With a focus on value-based outcomes, pharmaceutical companies are developing analytic tools to measure the effectiveness of certain treatments, in near-real-time, against cohorts of individuals around the world. The goal is to help identify common characteristics in patients who demonstrate better response, as well as in patients who have lower response.

Thanks to federated analytics, this global benchmarking can analyze data at the edge, close to where the data is collected and within geographical boundaries defined by regulatory compliance. Only the analytics logic itself and aggregated intermediate results traverse borders to facilitate data analysis across multi-cloud environments. This approach fully respects the privacy, governance, risk and compliance constraints for the data held by individual healthcare providers.

Consider, for example, a simple histogram that provides metrics on the effectiveness of a specific treatment based on the relative decrease in the cholesterol level. The analysis is done over a cohort of patients within a certain age group, with similar diagnostic profiles, and which initiated the treatment on the same day. Every week, the histogram indicates how many patients within the cohort analyzed actually decreased their cholesterol level by less than or equal to 10 points, between 11 and 20 points, between 21 and 30 points, between 31 and 40 points, and by more than 40 points.

Using federated analytics, each one of the thousands of participating clinical trial sites can simply analyze their data locally and share a privacy-preserving histogram of their local results.

This profile consists of a set of five key value pairs that can be represented as follows:

{<Decreased-Less-Than-Or-Equal-to-10>, NumberOfPatients-1>},

{<Decreased-Between-11-20>, NumberOfPatients-2>},

{<Decreased-Between-21-30>, NumberOfPatients-3>},

{<Decreased-Between-31-40>, NumberOfPatients-4>},

{<Decreased-More-Than-40>, NumberOfPatients-5>}

At any location, the intermediate results can then be combined and a global histogram generated.

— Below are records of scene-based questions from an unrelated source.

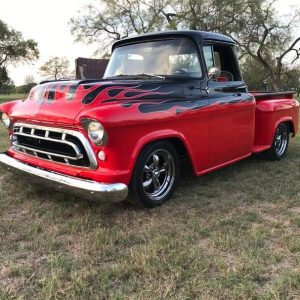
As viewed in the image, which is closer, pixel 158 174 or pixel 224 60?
pixel 158 174

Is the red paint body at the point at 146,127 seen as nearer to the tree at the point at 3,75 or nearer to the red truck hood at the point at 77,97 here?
the red truck hood at the point at 77,97

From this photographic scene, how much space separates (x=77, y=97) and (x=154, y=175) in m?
1.18

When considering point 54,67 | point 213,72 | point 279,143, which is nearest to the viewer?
point 213,72

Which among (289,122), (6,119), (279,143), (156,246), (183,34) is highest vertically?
(183,34)

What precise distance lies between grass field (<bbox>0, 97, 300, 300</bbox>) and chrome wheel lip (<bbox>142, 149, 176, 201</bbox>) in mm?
188

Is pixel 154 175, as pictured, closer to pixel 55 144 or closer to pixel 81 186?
pixel 81 186

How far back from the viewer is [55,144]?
13.1 feet

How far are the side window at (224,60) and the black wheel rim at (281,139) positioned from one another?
162 cm

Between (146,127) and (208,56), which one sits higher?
(208,56)

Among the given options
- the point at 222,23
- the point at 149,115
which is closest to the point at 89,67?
the point at 222,23

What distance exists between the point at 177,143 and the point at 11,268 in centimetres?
227

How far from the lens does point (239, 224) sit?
3777 millimetres

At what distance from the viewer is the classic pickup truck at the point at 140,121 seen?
12.0 ft

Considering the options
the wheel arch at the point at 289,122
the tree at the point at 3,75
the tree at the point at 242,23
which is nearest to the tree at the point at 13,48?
the tree at the point at 3,75
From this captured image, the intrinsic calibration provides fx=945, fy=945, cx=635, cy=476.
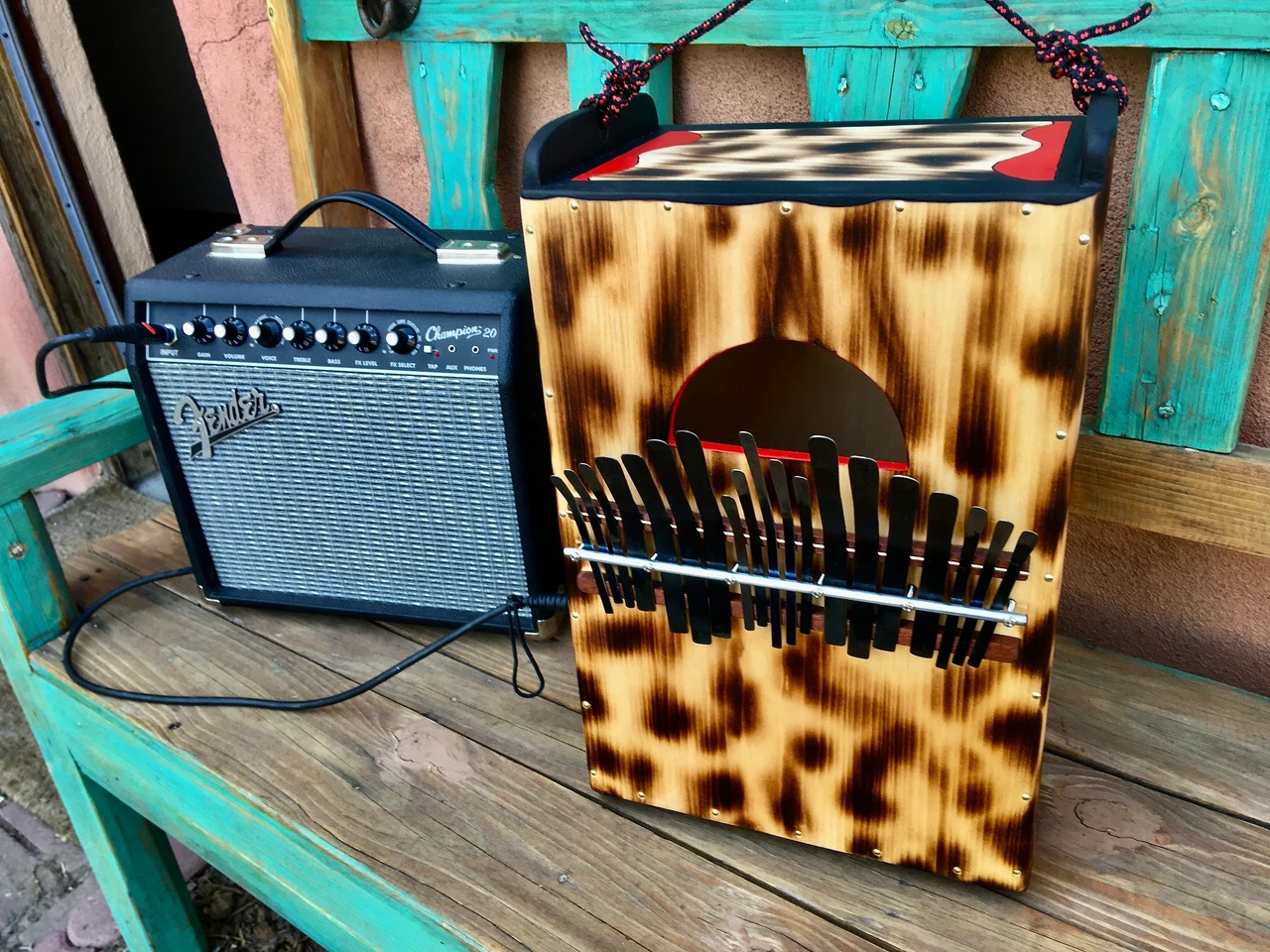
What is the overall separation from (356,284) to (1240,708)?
1.03 meters

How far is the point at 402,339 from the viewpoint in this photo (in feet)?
3.16

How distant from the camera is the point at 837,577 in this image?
70 cm

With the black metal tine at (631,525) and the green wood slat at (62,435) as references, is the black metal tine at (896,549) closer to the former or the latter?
the black metal tine at (631,525)

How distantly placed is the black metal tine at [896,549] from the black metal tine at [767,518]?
0.08 m

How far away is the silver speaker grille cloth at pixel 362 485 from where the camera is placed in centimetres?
100

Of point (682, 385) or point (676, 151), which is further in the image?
point (676, 151)

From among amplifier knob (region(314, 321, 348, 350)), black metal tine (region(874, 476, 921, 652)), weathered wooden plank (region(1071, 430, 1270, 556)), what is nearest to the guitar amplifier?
amplifier knob (region(314, 321, 348, 350))

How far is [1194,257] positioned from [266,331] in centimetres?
93

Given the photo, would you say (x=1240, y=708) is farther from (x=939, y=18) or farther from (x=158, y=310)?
(x=158, y=310)

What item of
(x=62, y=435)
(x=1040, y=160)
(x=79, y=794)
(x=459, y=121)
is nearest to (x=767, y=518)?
(x=1040, y=160)

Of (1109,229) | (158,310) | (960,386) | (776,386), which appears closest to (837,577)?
(960,386)

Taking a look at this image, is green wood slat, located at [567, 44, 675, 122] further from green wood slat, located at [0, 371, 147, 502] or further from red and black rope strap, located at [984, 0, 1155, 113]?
green wood slat, located at [0, 371, 147, 502]

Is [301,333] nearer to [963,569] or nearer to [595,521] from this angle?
[595,521]

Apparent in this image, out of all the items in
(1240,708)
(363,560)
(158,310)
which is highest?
(158,310)
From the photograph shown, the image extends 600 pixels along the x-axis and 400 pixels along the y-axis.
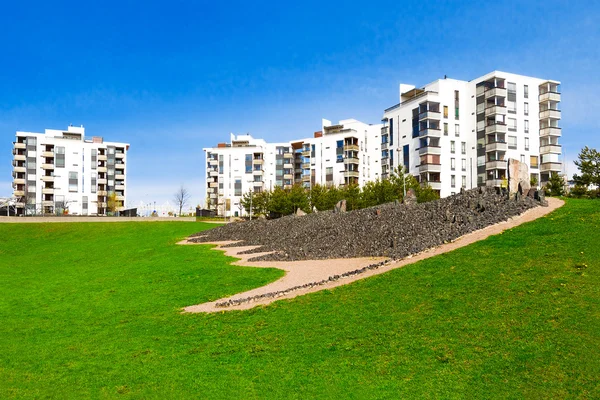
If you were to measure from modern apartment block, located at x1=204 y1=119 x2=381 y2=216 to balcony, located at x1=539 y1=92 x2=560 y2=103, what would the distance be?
3349cm

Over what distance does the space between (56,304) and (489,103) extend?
69.8m

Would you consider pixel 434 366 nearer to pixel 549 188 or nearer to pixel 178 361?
pixel 178 361

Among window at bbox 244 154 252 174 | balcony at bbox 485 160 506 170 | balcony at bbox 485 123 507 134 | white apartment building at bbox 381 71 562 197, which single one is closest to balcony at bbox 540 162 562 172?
white apartment building at bbox 381 71 562 197

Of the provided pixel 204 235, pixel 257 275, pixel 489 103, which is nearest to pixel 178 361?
pixel 257 275

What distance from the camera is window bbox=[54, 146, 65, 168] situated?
99.1 meters

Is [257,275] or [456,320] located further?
[257,275]

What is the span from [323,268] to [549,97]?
67.3 m

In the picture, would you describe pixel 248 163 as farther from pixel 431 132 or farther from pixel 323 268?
pixel 323 268

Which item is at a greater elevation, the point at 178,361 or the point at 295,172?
the point at 295,172

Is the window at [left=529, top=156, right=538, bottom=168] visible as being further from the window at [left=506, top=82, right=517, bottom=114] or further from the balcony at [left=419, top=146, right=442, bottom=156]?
the balcony at [left=419, top=146, right=442, bottom=156]

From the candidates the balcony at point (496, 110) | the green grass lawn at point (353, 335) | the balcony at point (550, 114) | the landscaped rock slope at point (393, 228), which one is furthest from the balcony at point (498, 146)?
the green grass lawn at point (353, 335)

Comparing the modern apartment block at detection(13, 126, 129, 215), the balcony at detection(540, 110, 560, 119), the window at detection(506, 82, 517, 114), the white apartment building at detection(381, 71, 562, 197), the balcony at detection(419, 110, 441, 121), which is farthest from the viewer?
the modern apartment block at detection(13, 126, 129, 215)

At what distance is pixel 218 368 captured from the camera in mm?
9414

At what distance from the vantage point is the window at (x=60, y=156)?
99.1 m
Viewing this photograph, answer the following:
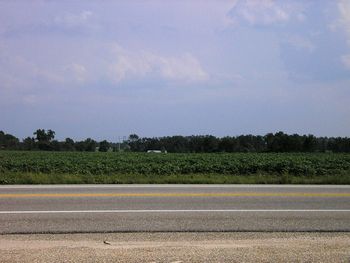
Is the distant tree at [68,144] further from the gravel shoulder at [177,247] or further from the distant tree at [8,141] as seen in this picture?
the gravel shoulder at [177,247]

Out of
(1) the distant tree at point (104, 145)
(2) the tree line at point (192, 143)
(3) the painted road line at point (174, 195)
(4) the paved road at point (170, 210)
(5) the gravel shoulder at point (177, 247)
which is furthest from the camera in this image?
(1) the distant tree at point (104, 145)

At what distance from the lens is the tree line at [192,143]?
101 meters

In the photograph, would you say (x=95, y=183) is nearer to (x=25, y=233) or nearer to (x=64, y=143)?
(x=25, y=233)

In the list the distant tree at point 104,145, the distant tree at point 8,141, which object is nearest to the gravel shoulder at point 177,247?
the distant tree at point 104,145

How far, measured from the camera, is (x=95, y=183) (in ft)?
63.6

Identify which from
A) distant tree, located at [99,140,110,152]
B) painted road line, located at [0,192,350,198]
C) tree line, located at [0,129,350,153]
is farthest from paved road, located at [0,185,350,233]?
distant tree, located at [99,140,110,152]

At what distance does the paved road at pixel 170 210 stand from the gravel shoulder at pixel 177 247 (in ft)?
2.08

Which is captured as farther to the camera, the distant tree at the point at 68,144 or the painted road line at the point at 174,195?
the distant tree at the point at 68,144

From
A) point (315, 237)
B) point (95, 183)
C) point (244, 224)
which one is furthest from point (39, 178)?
point (315, 237)

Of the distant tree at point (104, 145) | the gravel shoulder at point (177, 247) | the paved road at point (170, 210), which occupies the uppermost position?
the distant tree at point (104, 145)

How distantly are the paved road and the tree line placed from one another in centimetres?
8459

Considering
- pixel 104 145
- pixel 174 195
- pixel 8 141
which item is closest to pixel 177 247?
pixel 174 195

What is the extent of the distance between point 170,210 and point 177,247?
4.03m

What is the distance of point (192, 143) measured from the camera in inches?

It is important to note that these intermediate results are privacy-preserving and the individual data for each patient, such as age, individual cholesterol value, and individual historical profile, are not shared and remain within their location. In addition, this approach is capable of reducing any number of entries on each site to simply five key-value pairs, immensely reducing the amount of data shared and the amount of bandwidth utilized.

The path to federated analytics

Federated analytics is the future for organizations that want to gain value from data that is inherently distributed. That we know for sure. But how do you get there? Here are three key steps in moving forward:

1.     Gather a team of data scientists who can help you redesign your algorithms, especially deep learning ones, to work in a federated manner. These bright minds can help you see and approach your analytics in a new way.

2.     Create a metadata layer to serve as the foundation for federated analytics. This layer makes data that is scattered around the world locatable, accessible and useable for analysis by data scientists. For more on this topic, see my recent blog titled Building a Global Meta-data Fabric to Accelerate Data Science.

3.     Automate your compute framework via a World Wide Herd (WWH) — a concept that creates a global network of Apache™ Hadoop® instances that work together to function as a single virtual computing cluster. WWH orchestrates the execution of distributed and parallel computations on a global scale, pushing analytics to where the data resides. For a closer look at this concept, see another of my recent blogs titled Distributed Analytics Meets Distributed Data.

Here are the key takeaways: Data science as we know it is changing. Yesterday’s practices, based on centralized data repositories, won’t work in a time when data is inherently distributed and growing at exponential rates. We now need an all-new approach to data science.